Instead, he found a city of…surpassing beauty.
Crowning the mountainside and flowing down into an emerald valley, the white city of bridges and towers seemed to capture the sunlight within it. Waterfalls fell like shafts of sunlight from Niyadbakir’s surrounding mountains, while east of the city fertile farmland spread, a chequerboard dotted with farmsteads and manor homes.
“I cannot believe it,” Raine muttered.
“Ah, the Alabaster City,” Balearic noted appreciatively, coming up beside Raine while the rest of the Iluminari wagons ambled by.
“How?” Raine managed, though he knew too well.
Balearic shoved hands in his pockets and rocked back on his heels. “Some stories proclaim the First Lord changed the city to alabaster during the weeks of Adendigaeth two centuries ago,” he said, “while others claim it happened in a single night.” The gypsy shook his head and grinned at the truthreader, his blue eyes bright against the kohl that lined them. “Changing the makeup of a whole city…it must’ve been the longest day of his life.”

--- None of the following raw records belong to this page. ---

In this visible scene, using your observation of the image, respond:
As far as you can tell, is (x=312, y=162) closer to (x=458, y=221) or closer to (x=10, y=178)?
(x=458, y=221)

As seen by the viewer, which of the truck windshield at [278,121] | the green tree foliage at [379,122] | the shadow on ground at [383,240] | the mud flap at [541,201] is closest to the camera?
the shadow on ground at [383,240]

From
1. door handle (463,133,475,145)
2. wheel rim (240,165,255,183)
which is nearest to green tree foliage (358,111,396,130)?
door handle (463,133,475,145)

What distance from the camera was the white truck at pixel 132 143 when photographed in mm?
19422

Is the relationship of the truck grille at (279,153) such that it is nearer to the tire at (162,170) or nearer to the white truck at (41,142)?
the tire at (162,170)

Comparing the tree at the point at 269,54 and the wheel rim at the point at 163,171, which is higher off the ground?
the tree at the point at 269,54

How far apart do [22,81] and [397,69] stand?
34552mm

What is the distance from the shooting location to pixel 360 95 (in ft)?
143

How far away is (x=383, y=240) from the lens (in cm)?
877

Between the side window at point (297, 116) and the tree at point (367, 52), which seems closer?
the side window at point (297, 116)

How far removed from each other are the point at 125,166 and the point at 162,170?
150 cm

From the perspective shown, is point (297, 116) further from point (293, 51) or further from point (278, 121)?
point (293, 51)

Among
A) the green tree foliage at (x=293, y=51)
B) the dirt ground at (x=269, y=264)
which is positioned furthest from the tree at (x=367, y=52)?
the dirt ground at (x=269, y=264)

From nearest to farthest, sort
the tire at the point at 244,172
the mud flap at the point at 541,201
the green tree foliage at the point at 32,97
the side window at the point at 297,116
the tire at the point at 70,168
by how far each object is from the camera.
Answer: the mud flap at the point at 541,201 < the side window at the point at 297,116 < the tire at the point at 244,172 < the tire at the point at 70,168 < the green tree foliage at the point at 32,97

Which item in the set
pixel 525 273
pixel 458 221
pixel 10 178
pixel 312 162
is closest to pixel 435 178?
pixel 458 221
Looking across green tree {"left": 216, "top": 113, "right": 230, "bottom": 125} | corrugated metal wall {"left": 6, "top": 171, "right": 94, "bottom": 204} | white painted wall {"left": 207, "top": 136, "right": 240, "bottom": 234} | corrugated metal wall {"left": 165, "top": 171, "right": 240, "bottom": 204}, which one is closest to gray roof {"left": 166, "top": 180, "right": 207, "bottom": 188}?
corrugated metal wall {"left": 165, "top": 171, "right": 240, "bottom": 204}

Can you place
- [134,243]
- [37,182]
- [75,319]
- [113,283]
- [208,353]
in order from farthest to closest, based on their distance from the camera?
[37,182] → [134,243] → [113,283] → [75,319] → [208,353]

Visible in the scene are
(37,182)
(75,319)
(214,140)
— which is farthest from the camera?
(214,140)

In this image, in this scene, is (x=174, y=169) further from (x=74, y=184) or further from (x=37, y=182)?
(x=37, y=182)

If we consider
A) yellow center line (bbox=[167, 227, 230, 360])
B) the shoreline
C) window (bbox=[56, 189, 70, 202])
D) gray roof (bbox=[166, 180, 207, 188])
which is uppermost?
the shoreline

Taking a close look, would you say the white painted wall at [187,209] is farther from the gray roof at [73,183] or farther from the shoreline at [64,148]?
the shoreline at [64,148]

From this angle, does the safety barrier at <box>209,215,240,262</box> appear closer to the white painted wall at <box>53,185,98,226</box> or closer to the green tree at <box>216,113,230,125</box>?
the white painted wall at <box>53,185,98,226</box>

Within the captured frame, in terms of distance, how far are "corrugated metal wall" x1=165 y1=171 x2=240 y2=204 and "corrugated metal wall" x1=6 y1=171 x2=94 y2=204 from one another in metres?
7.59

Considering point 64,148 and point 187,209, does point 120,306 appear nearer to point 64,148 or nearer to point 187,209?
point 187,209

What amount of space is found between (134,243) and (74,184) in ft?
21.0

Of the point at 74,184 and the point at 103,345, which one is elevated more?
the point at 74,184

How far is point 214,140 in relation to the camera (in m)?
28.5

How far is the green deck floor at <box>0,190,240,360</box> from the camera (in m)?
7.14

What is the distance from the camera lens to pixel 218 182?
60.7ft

“I don’t know,” Raine murmured miserably, thinking of the creation of T’khendar itself and all that had followed. “I think he’s probably had longer ones.”
They finally said farewell to their Iluminari hosts just inside the majestic gates of the sprawling city. The gypsies had been generous beyond measure, and Raine wished he had more to offer them than his gratitude. He said as much to Balearic as they shook hands in parting, and in return the pirate-turned-gypsy held fast to his hand, calling Raine’s gaze to his own.
“Not for me, your Excellency…not for any of us,” he said in a low voice, casting a glance toward the pirate who was busy adjusting Gwynnleth’s unconscious form in the litter they’d procured to carry her. “But for Alorin, my lord, for those whose lives hang in the balance. For them,” he said, holding Raine’s gaze, “won’t you please try to see his side? I think something important is happening—you live long enough in T’khendar and the sense of it just permeates you—and I think he might be the only one who knows what to do about it.”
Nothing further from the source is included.